» **WHAT YOU WILL DO**
1: In the build-log discussion, what three pieces of information does the log URL include?
2: Resume the build-log discussion from its final line.

Shaver, I don't necessarily disagree with your points about Future, but we should probably discuss those elsewhere. > Also, and more specifically about this bug: how can a motivated developer set > up an environment to hack the software in question, if they are, as > aforementioned, motivated? I am more than happy to have developers work on > tool improvements where their perceived-critical needs exceed releng's > bandwidth, but I don't know how to let them self-service. There's no fix for this with the current system. As I mentioned a few comments back, it's not possible to know what the log URL is going to be (it includes the start time of the build, the time the end-of-build mail was processed, and the PID of the processing process IIRC). One possible alternative would be to move the e-mail notifications somewhere else. This other system could be notified from Buildbot or scrape Tinderbox for status. Either way it would have to scrape Tinderbox for the logs. This could even be added to TBPL, I think, considering it already does all of this except the actual e-mailing part. (This would have the added benefit of enabling e-mail notifications for branches, too.) cc'ing mstange in case he has thoughts on tbpl e-mail notifications.

Robert Sayre

Comment 8

•

15 years ago

(In reply to comment #7) > > There's no fix for this with the current system. As I mentioned a few comments > back, it's not possible to know what the log URL is going to be (it includes > the start time of the build, the time the end-of-build mail was processed, and > the PID of the processing process IIRC). why don't we change the log URLs to use a UUID based on the start time? is that what it uses to actually draw the waterfall?

bhearsum@mozilla.com (:bhearsum)

(Spatial question entries)

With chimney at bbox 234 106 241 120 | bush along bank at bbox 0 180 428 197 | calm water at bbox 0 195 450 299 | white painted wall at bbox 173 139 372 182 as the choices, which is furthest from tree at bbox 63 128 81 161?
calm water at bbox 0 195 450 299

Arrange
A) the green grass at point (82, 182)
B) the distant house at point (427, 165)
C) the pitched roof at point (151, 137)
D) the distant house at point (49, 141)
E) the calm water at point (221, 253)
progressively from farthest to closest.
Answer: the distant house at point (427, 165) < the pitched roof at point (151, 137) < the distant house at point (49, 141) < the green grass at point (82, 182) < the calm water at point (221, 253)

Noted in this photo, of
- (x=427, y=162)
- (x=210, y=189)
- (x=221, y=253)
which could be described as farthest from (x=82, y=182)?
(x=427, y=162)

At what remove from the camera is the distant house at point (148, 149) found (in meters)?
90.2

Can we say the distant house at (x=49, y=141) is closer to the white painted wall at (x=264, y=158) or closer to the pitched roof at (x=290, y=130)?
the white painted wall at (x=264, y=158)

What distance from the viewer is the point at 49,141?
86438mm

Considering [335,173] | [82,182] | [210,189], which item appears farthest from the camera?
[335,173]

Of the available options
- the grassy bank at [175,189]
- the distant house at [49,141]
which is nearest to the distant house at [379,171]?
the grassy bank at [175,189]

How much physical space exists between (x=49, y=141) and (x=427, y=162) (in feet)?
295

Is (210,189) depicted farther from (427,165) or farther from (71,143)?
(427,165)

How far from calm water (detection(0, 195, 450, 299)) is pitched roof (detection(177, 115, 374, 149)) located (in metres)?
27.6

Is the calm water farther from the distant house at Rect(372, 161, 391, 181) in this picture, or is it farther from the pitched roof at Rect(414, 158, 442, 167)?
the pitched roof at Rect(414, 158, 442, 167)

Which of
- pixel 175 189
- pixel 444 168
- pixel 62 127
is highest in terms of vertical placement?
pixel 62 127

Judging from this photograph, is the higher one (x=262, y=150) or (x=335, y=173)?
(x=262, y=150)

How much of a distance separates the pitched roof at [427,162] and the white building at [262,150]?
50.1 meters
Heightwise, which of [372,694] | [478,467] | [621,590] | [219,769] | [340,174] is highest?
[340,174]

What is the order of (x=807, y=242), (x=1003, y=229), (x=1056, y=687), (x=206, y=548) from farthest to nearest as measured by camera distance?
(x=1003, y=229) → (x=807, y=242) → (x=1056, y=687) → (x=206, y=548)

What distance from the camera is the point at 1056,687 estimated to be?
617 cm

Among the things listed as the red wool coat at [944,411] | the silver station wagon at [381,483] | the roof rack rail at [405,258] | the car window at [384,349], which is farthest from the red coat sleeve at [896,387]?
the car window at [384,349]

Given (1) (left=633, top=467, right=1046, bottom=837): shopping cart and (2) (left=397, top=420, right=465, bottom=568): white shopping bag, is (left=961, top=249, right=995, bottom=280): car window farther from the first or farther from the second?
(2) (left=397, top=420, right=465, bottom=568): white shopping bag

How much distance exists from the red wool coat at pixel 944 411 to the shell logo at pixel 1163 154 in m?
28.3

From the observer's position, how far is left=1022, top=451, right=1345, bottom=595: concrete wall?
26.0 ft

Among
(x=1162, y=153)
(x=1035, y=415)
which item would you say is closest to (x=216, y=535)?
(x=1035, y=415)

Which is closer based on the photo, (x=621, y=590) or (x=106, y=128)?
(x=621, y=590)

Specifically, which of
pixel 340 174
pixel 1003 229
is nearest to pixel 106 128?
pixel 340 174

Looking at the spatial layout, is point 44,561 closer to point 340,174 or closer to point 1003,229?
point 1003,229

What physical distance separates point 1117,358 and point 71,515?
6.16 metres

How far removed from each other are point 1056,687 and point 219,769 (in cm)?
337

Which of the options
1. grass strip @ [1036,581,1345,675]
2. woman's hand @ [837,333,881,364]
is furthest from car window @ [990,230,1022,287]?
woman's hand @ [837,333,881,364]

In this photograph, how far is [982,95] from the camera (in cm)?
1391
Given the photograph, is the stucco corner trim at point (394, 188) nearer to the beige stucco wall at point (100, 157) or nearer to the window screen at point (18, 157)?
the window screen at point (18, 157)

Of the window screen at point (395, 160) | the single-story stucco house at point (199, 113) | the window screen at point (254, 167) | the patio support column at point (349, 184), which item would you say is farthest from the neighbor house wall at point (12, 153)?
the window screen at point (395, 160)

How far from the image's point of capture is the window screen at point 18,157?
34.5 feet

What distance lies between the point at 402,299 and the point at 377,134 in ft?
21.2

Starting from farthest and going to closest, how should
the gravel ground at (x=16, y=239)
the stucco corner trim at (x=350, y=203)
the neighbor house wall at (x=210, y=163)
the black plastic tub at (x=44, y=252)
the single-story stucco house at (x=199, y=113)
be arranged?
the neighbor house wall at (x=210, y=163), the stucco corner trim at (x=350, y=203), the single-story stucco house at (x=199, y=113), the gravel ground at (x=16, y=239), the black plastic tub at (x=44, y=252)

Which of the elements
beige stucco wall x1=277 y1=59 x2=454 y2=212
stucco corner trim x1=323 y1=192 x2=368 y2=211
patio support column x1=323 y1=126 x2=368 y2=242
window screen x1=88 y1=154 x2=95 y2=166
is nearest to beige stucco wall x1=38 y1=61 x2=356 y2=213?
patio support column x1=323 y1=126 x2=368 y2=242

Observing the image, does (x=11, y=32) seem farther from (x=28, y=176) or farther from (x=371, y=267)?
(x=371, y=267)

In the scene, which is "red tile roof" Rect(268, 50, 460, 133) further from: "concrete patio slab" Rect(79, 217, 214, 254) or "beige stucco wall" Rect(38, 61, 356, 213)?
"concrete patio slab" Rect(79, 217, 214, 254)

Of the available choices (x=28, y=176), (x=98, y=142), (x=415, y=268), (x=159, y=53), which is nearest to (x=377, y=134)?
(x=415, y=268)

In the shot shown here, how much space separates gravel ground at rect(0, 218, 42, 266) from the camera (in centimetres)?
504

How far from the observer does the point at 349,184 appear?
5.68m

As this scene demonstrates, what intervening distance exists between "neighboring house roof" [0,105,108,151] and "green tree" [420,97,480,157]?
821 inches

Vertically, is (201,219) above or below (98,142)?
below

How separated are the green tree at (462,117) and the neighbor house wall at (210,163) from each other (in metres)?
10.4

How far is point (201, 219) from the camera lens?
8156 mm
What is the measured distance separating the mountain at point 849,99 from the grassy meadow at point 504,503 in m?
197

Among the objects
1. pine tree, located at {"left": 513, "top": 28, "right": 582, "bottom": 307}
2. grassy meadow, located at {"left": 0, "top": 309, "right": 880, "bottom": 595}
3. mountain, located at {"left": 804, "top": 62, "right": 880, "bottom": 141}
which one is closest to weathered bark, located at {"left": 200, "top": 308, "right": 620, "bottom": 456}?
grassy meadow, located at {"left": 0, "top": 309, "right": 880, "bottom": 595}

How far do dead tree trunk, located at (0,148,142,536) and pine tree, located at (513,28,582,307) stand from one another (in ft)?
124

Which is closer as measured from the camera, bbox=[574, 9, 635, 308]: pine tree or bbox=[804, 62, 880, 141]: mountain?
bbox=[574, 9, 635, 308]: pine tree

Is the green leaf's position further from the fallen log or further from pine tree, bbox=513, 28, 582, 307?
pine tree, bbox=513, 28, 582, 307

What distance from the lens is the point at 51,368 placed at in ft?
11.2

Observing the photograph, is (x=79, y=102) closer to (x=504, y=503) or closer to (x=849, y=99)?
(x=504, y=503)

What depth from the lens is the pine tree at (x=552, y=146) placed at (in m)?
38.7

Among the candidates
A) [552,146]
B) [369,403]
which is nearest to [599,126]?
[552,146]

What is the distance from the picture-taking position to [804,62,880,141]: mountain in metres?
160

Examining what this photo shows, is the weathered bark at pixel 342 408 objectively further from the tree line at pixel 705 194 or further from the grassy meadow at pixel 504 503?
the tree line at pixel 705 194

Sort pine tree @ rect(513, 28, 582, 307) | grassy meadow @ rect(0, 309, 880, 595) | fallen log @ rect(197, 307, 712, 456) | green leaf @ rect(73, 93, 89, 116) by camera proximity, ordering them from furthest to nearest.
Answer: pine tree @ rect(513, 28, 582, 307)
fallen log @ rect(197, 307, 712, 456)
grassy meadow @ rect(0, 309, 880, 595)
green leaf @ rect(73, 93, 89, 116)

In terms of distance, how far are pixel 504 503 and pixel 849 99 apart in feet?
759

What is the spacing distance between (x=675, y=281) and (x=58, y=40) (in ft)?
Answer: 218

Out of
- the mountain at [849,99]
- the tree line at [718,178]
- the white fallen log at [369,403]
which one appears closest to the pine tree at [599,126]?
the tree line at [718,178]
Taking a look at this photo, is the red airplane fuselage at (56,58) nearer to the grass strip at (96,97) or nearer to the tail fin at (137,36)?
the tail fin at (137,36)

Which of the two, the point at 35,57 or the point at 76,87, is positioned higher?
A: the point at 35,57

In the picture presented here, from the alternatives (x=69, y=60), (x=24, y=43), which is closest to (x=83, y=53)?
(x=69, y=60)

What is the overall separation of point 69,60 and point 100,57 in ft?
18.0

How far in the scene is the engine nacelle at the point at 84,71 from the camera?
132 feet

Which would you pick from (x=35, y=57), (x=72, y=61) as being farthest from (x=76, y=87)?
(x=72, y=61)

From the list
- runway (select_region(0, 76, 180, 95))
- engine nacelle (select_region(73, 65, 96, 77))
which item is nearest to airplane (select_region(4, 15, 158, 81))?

» **RESPONSES TO THE TASKS**
1: The start time of the build, the time the end-of-build mail was processed, and the PID of the processing process.

2:
Comment 9

•

15 years ago

(In reply to comment #8) > (In reply to comment #7) > > > > There's no fix for this with the current system. As I mentioned a few comments > > back, it's not possible to know what the log URL is going to be (it includes > > the start time of the build, the time the end-of-build mail was processed, and > > the PID of the processing process IIRC). > > why don't we change the log URLs to use a UUID based on the start time? is that > what it uses to actually draw the waterfall? We don't own the Tinderbox Server code. Getting patches into it is _extremely_ painful. Additionally, we're explicitly trying to move away from Tinderbox and therefore I don't think it's a good place to spend time and effort.

Mike Shaver (:shaver -- probably not reading bugmail closely)

Comment 10

•

15 years ago

If we're trying to move away from it, it seems like we could just fork locally, though maybe there are upstream improvements that we want to take before we migrate away? If the master specified the log file name to the slaves, we'd be all set indeed. I can almost visualize the places in TB code that would need to change for it!

bhearsum@mozilla.com (:bhearsum)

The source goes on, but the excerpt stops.